#### Provided material
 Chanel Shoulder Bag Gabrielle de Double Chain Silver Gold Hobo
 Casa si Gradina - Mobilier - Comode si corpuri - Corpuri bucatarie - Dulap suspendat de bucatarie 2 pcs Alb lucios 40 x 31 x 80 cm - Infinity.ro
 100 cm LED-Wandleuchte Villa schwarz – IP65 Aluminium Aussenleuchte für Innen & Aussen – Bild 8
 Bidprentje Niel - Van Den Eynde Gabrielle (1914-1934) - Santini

---

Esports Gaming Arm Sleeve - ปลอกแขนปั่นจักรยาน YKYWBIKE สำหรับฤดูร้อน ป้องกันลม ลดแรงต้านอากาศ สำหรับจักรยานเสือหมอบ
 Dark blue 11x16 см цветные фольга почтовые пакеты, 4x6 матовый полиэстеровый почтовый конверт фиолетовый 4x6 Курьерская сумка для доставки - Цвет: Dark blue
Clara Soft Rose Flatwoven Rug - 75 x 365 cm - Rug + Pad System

#### Your objective
The listing above holds a line with "Chanel Shoulder Bag" and a line with "Bidprentje Niel - Van". Print the stretch from the first through the second, exactly and alone.

#### Response
 Chanel Shoulder Bag Gabrielle de Double Chain Silver Gold Hobo
 Casa si Gradina - Mobilier - Comode si corpuri - Corpuri bucatarie - Dulap suspendat de bucatarie 2 pcs Alb lucios 40 x 31 x 80 cm - Infinity.ro
 100 cm LED-Wandleuchte Villa schwarz – IP65 Aluminium Aussenleuchte für Innen & Aussen – Bild 8
 Bidprentje Niel - Van Den Eynde Gabrielle (1914-1934) - Santini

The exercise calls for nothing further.